- Aim of the exercise -
Write the data out again exactly, with every picture removed.

━━━━━━━━━━━━━━━━━━━━━━━━━━━━━━

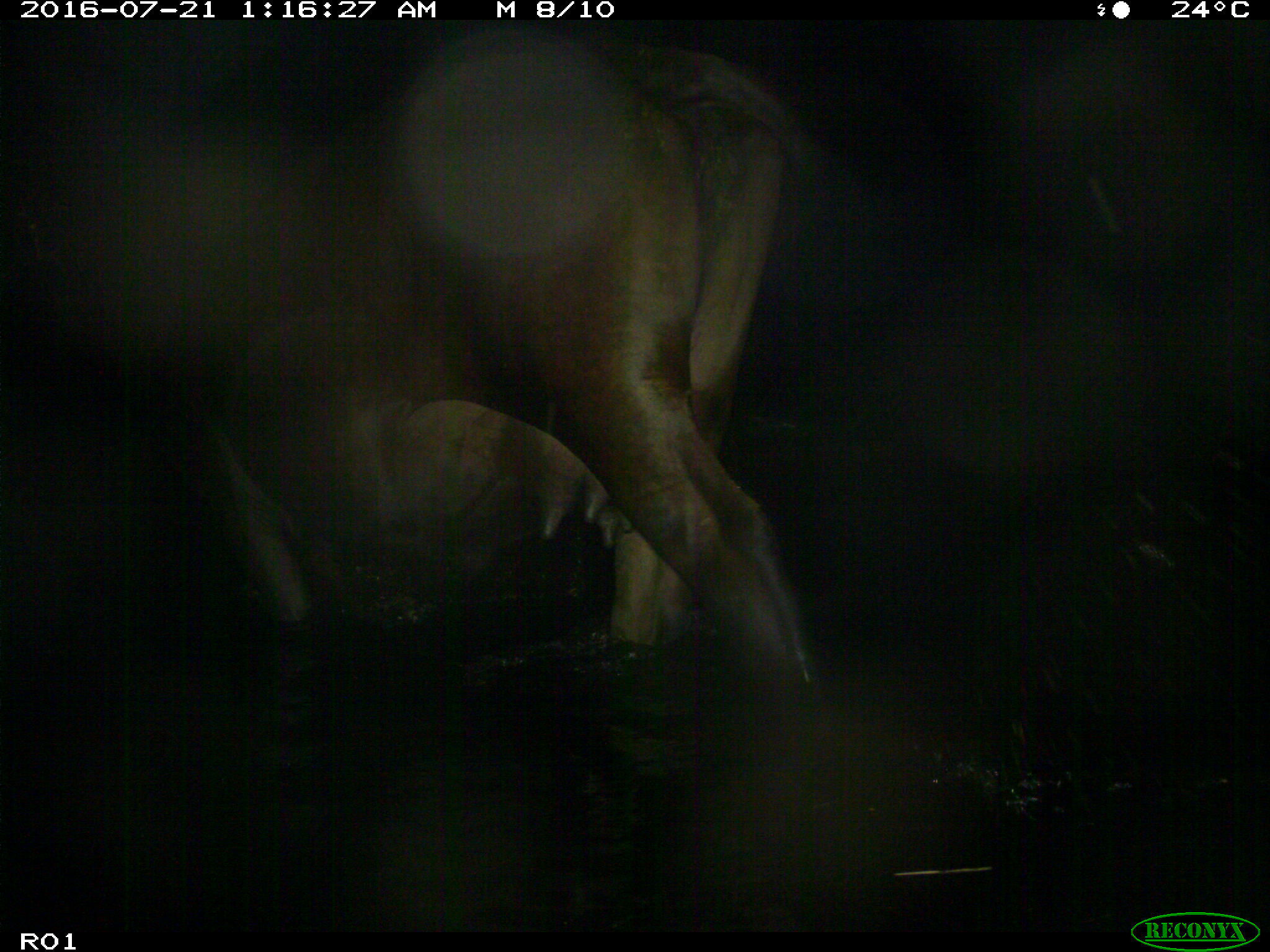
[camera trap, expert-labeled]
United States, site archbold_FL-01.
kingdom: Animalia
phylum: Chordata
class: Mammalia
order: Artiodactyla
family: Bovidae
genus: Bos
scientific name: Bos taurus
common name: domestic cow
Bos taurus (domestic cow).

━━━━━━━━━━━━━━━━━━━━━━━━━━━━━━

- Expected answer -
[camera trap, expert-labeled]
United States, site archbold_FL-01.
kingdom: Animalia
phylum: Chordata
class: Mammalia
order: Artiodactyla
family: Bovidae
genus: Bos
scientific name: Bos taurus
common name: domestic cow
Bos taurus (domestic cow).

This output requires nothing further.